Deployment topology¶
This page describes how a Dependency-Track cluster fits together: which components must exist, how they communicate, and what happens when individual instances fail. It complements Deploying to production, which covers the operational steps.
Components¶
A production deployment has three required components plus a frontend, typically served by the same ingress:
flowchart LR
LB[Load balancer / ingress] --> A[API server instance 1]
LB --> B[API server instance 2]
LB --> N[API server instance N]
A --> P[(PostgreSQL)]
B --> P
N --> P
A --> F[(File storage)]
B --> F
N --> F
FE[Frontend] -.served by.-> LB
- API server. Java service exposing the REST API and running background workers. Stateless beyond what it commits to PostgreSQL and file storage. One or more instances run side by side (see Coordination).
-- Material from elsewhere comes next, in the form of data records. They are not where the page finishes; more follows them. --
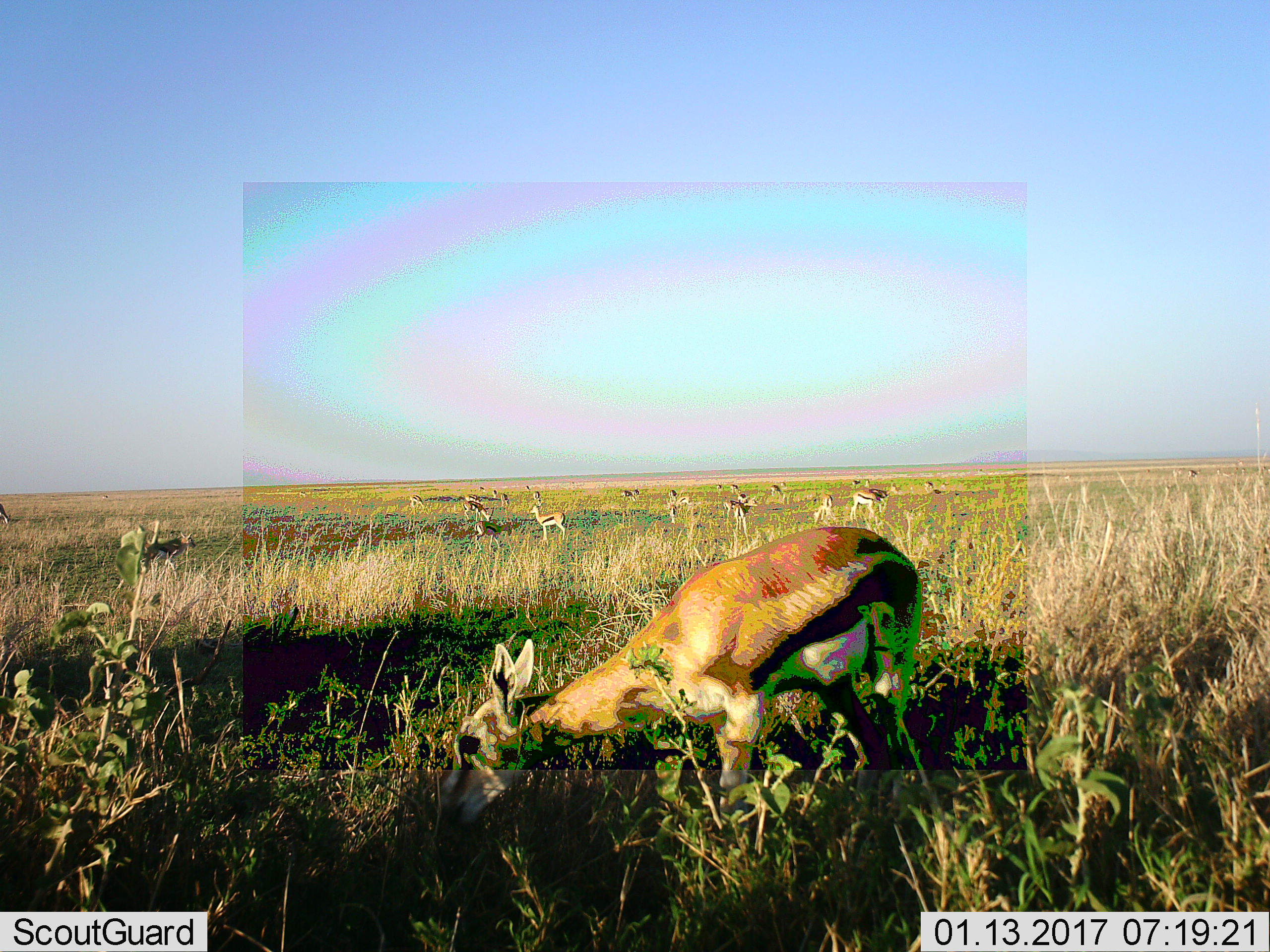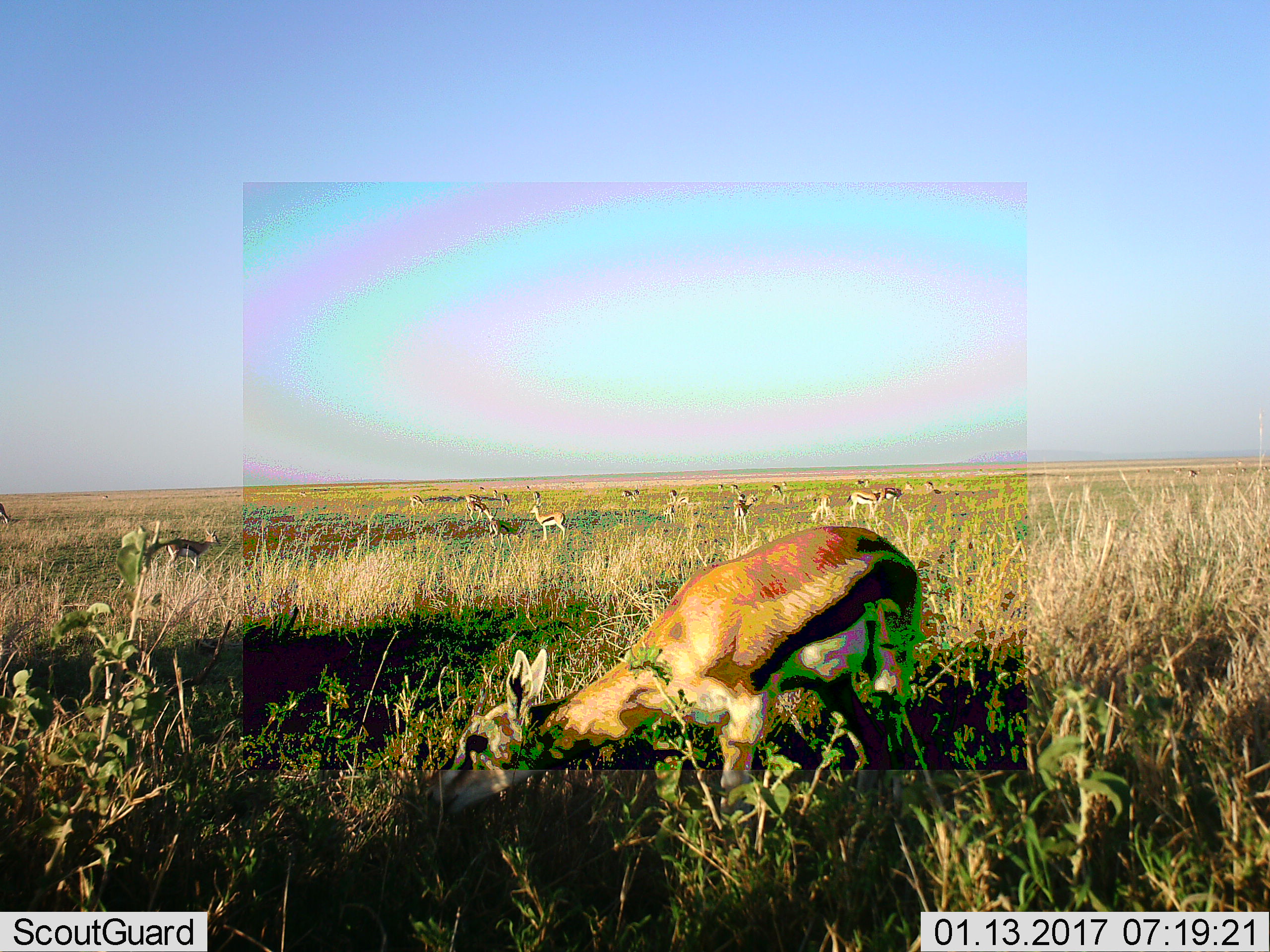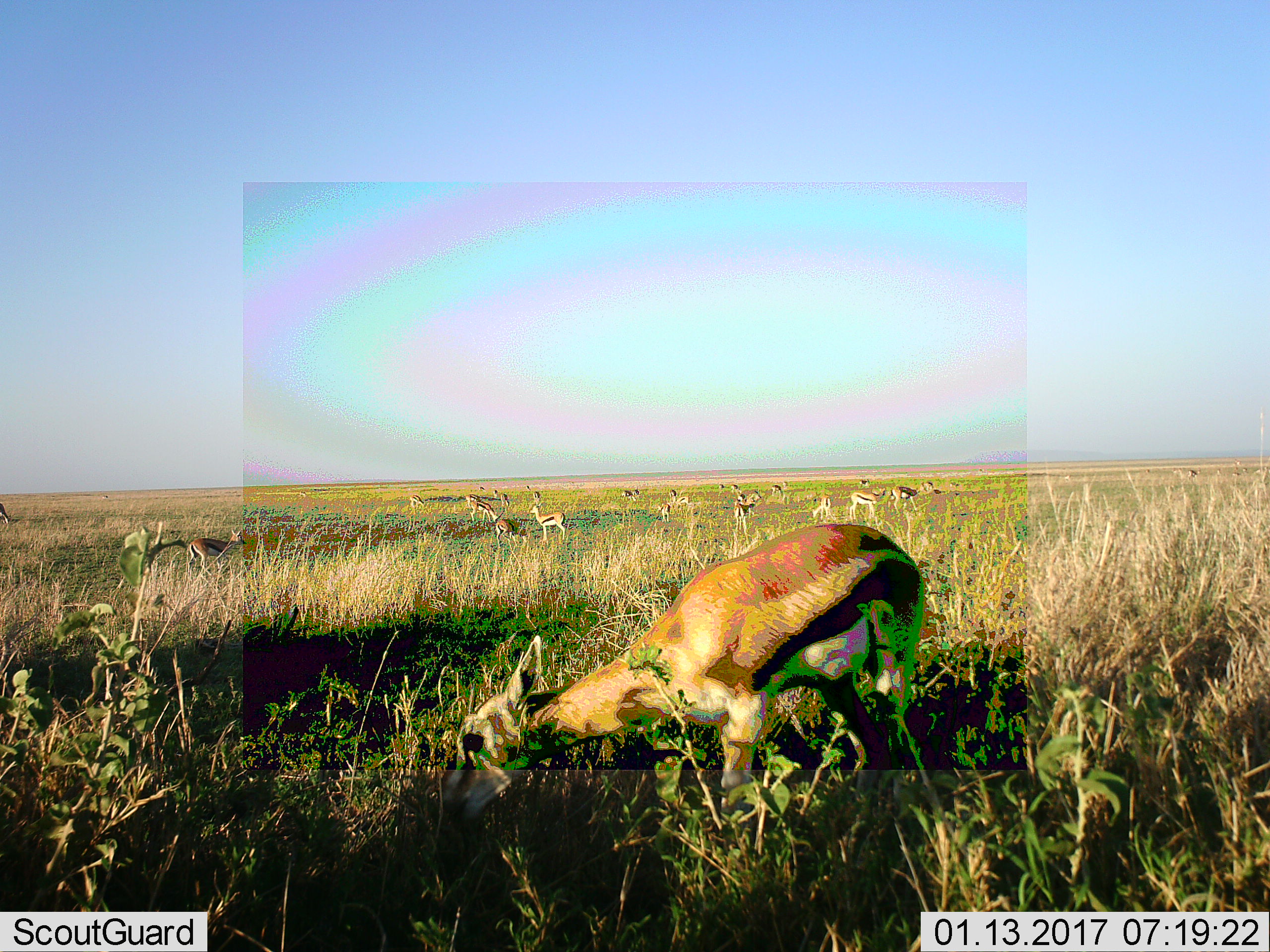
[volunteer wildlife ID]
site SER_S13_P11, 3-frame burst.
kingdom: Animalia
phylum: Chordata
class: Mammalia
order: Artiodactyla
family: Bovidae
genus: Eudorcas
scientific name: Eudorcas thomsonii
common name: thomson's gazelle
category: gazellethomsons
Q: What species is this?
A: Gazellethomsons (thomson's gazelle) (Eudorcas thomsonii).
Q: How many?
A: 11-50.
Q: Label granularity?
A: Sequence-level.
- PostgreSQL. Single source of truth for product data, the durable execution engine's workflow records, and node coordination.
- File storage. Shared store for short-lived intermediate files (uploaded BOMs, analysis
artifacts). Either a shared persistent volume (
localprovider) or an S3-compatible bucket (s3provider). See File storage. - Frontend. Static Vue.js single-page app, typically served by the same load balancer or a CDN. Stateless.
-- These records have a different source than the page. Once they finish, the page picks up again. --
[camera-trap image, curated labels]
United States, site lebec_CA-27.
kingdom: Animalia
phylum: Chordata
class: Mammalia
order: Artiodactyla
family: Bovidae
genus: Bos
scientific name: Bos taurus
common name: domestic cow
Each instance exposes a separate management server for health and metrics that starts before init tasks such as schema migration, so probes stay reachable while the main server initializes.
Coordination¶
API server instances coordinate only through PostgreSQL. Instances do not need network connectivity
to each other, only to PostgreSQL and to file storage. The cluster runs no peer-to-peer protocol,
no gossip, and no LISTEN / NOTIFY.
This has direct operational consequences:
- The cluster works across availability zones, network namespaces, or virtual private clouds as long as every instance can reach the database and the file store.
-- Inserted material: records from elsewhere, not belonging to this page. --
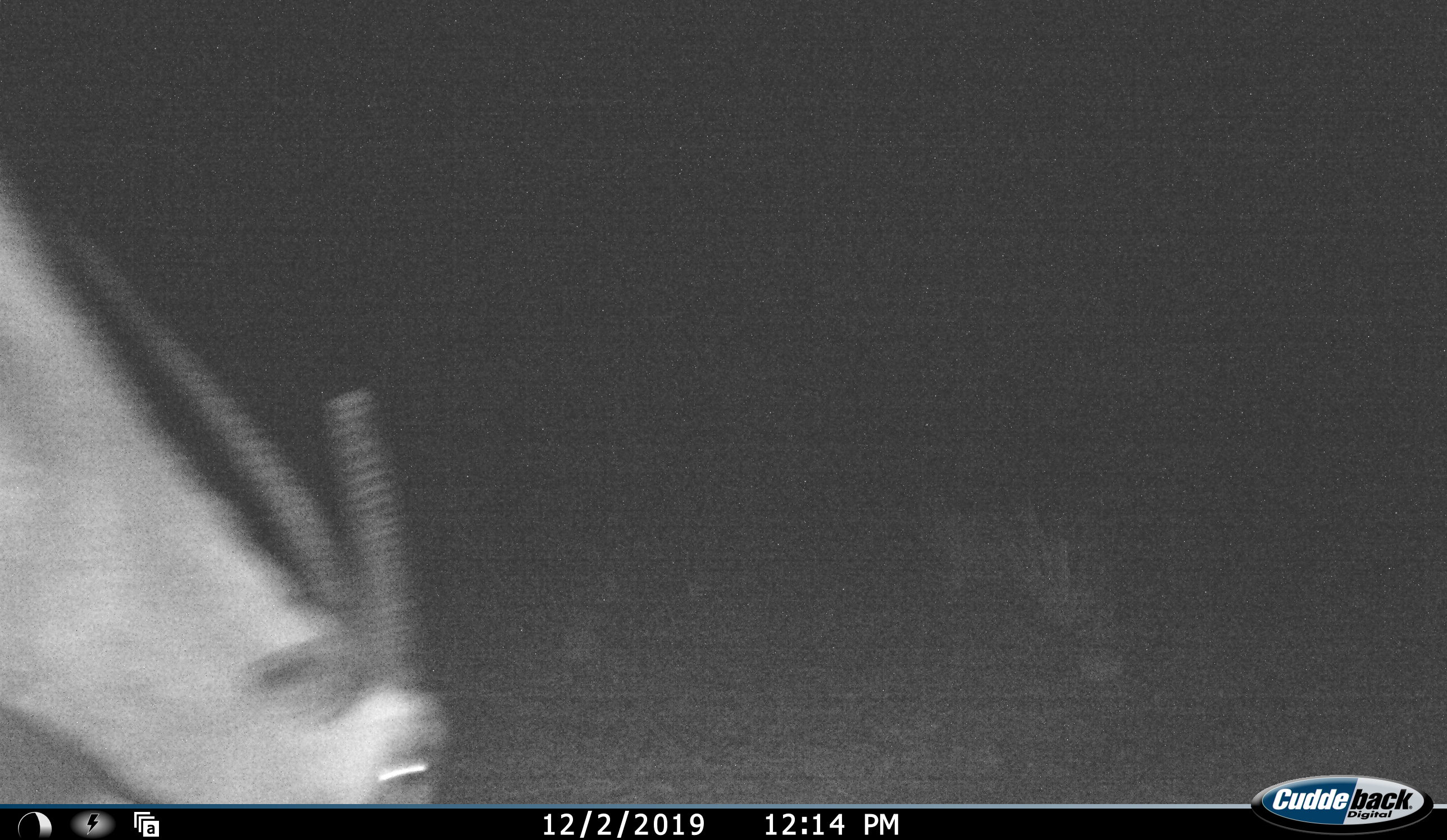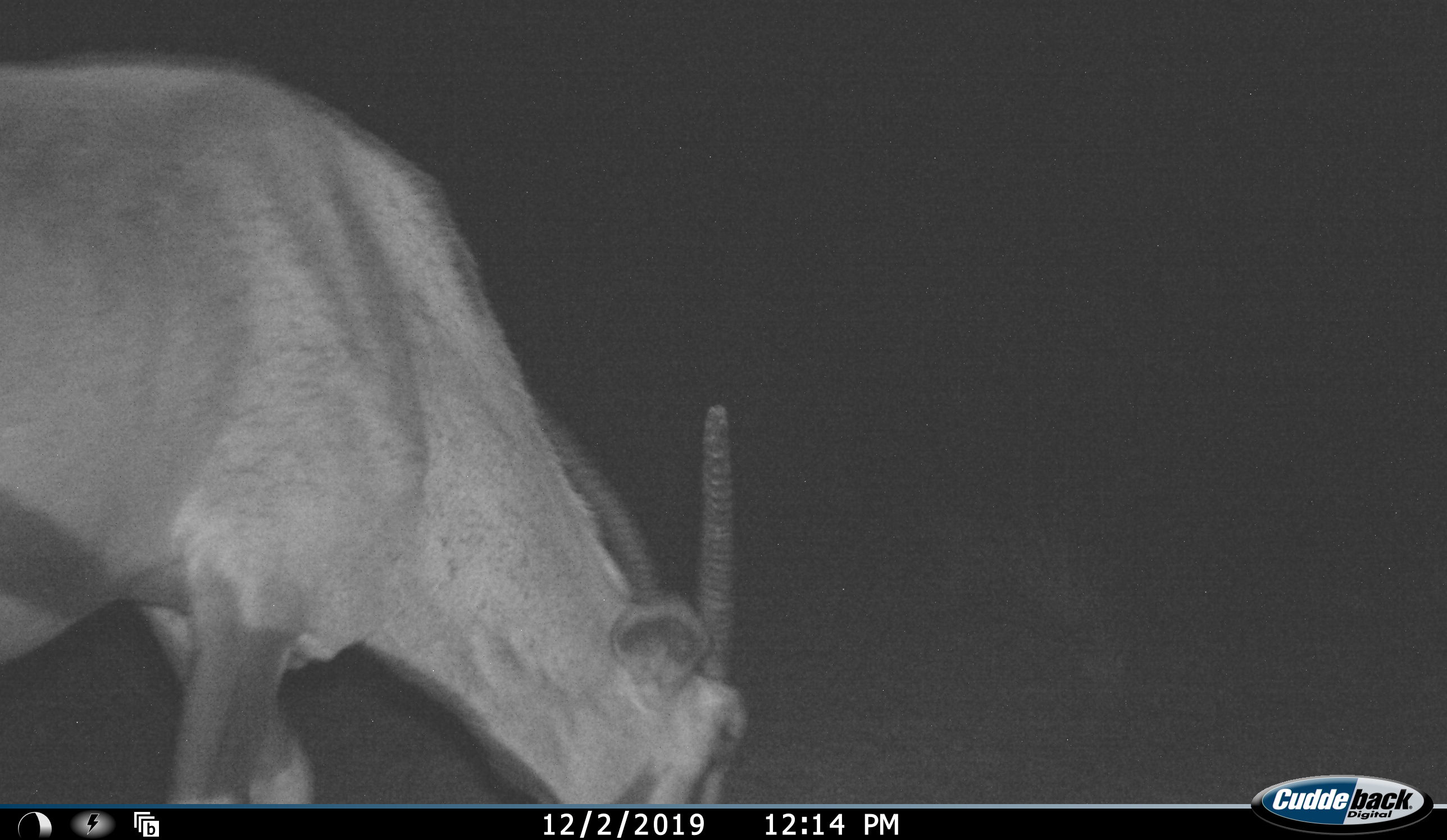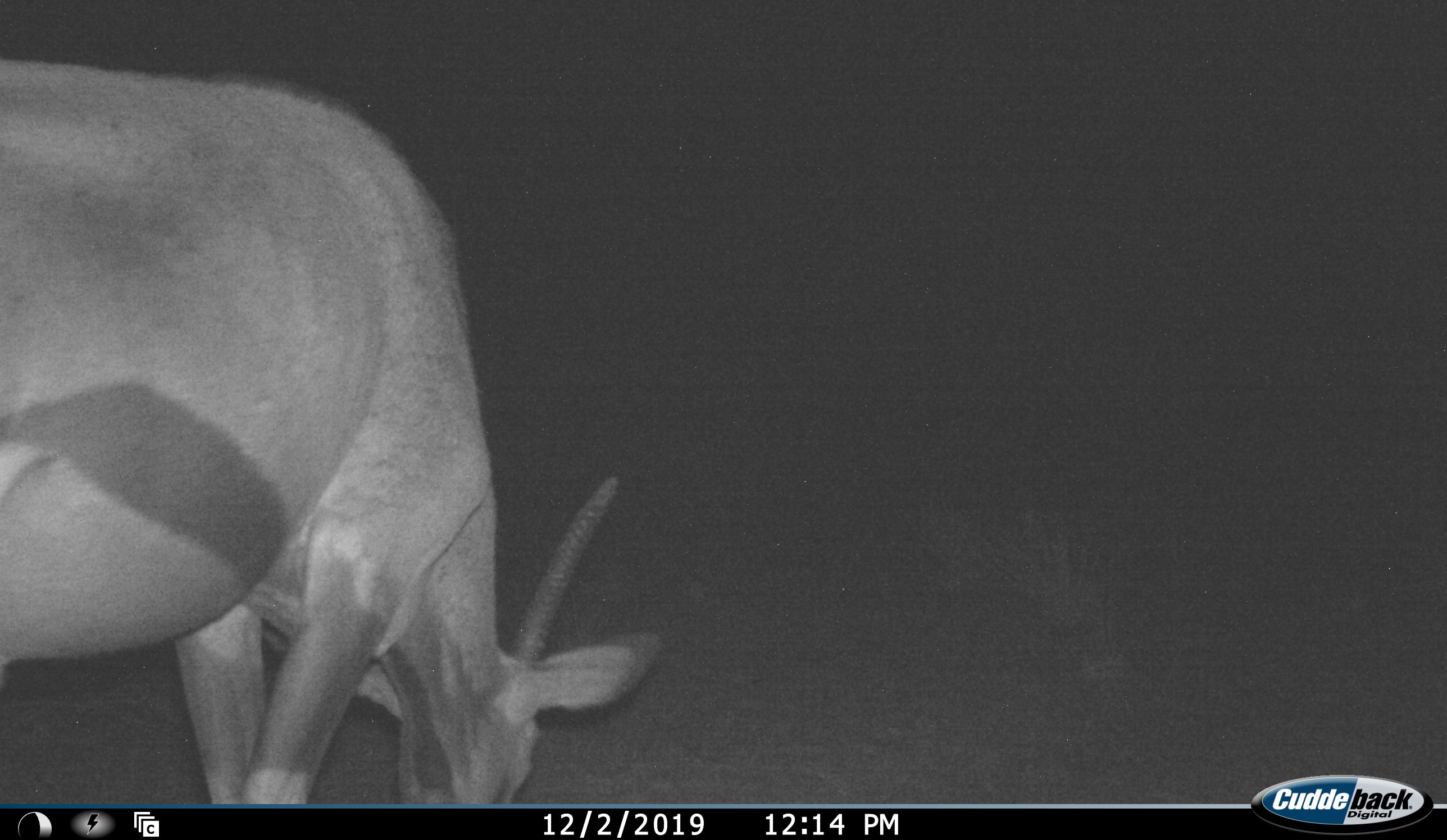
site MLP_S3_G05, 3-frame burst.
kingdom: Animalia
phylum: Chordata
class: Mammalia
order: Artiodactyla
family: Bovidae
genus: Oryx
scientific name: Oryx gazella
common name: gemsbok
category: oryx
Oryx (gemsbok) (Oryx gazella), count 1. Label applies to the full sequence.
- Adding or removing an instance requires no peer reconfiguration.
- A network partition between instances is invisible: each side independently observes whatever it can read from the database.
Leader election¶
A small set of operations must run on exactly one instance at a time: the durable execution engine's task schedulers and the maintenance worker. The engine uses lease-based leader election; on graceful shutdown the leader releases the lease, and on crash the lease expires and another instance takes over. See Leader election for the mechanism.
Task distribution¶
The engine distributes background work across all instances (or all worker-profile instances, when web/worker separation is in use). Task claiming is concurrency-safe and lock-free across the cluster.
Recovery from instance failure¶
The durable execution engine treats instance loss as a routine event:
- An instance dies. Whether it held the leader lease or was running activities, another instance takes over: another instance reclaims the lease, and unfinished workflow runs resume from their last recorded event in the run history. See Durable execution for the replay model.
- All instances die. When at least one instance comes back, scheduling and execution resume from the state PostgreSQL holds. As long as the database survives, no work goes missing.
File storage failure is not symmetric with database failure. Intermediate files are best-effort: if the store is unavailable or has lost a file, the in-flight workflow fails and the client retries the upload.
Single-instance deployments¶
A single-instance deployment is operationally identical to a multi-instance one: the same code, the same leader-election machinery, and the same recovery path. The only difference is that there is nowhere to fail over to during instance restarts, so the cluster is unavailable for the duration of a deploy or crash.